In The Evolution of Technical Analysis: Financial Prediction from Babylonian Tablets to Bloomberg Terminals, MIT’s Andrew W. Lo details how the charting of past stock prices for the purpose of identifying trends, patterns, strength, and cycles within market data has allowed traders to make informed investment decisions based in logic, rather than on luck.
Technical analysis—the forecasting of prices based on patterns in past market data—is something of a black sheep in modern economics. Some skeptics view it as kissing cousins with sleazy speculation or gambling, while others regard it as a relic that is only slightly more sophisticated than the reading of chicken entrails. Proponents of quantitative analysis, who take physics as the ideal model of how economic science ought to look, view technical analysis as antiquated and contrived in its very foundations. They demand mathematical proofs of its validity and dismiss as exception bias the strong betting averages and impressive bottom lines of successful technicians. We make it no secret, then, that we regard technical analysis as a legitimate and useful discipline, tarred by spurious associations and deserving of further academic study.
Some of this skepticism is understandable in light of the historical origins (and occasional abuses) of technical analysis. Many of its methods come down to us from the days before computers and the number-crunching-intensive theories they made possible, and not all of its methods have been thoroughly explored within the quantitative frameworks now available. Many terms and concepts in technical analysis can seem abstruse or outmoded; it is easy to see how a discipline that involves eyeballing charts for patterns with names like “head and shoulders” and “cup with a handle” might seem at first blush more akin to astrology than science. However, many of these are merely heuristics developed in the precomputer age when calculating a simple statistic was a formidable task. For instance, the 10-day moving average became a fixture of technical analysis not because it was optimal, but because it was trivially easy to compute. Indeed, there are many such concepts in “classical” technical analysis that could benefit from quantitative reformulation.
Ultimately, however, both technical and quantitative analysis serve similar purposes: They both attempt to predict the future based on models of the past.
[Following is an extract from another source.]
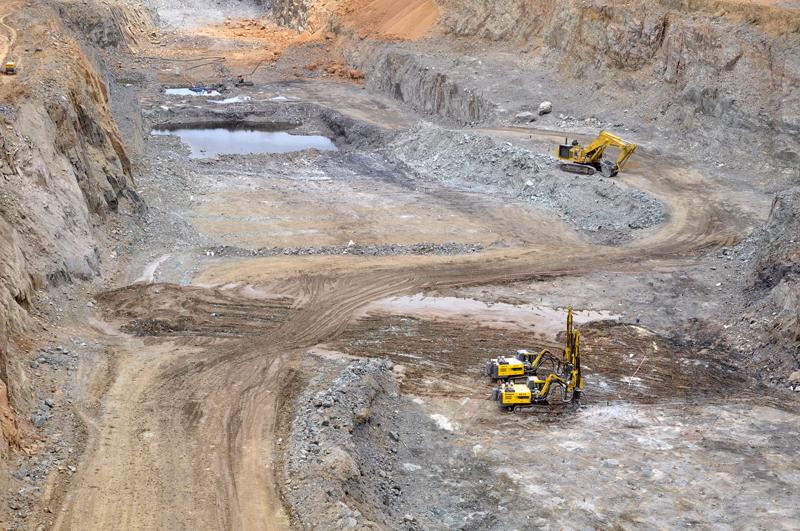 Visite de la mine d'or de Mana : Le Premier ministre exhorte les acteurs à la concertation et à la transparence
One is statistical, the other is intuitive. Whereas a quant minimizes a sum of squared residuals to find the best-fitting line given the data, a technician estimates it by looking at the charts, searching for tell-tale patterns, and inferring the thoughts and feelings of other market players. Both approaches have merit. This is not to say that they are equal; clearly, quantitative methods have won hands down, dominating the investment industry because of their demonstrable value-added. But technical analysis is surprisingly resilient and persistent, and in some corners of the financial industry—such as the trading of commodities and currencies—it is still the dominant mode of analysis. This state of affairs suggests that technical analysis may have something to contribute, even to the most sophisticated quant. Fortunately, a slow but sure reconciliation is underway.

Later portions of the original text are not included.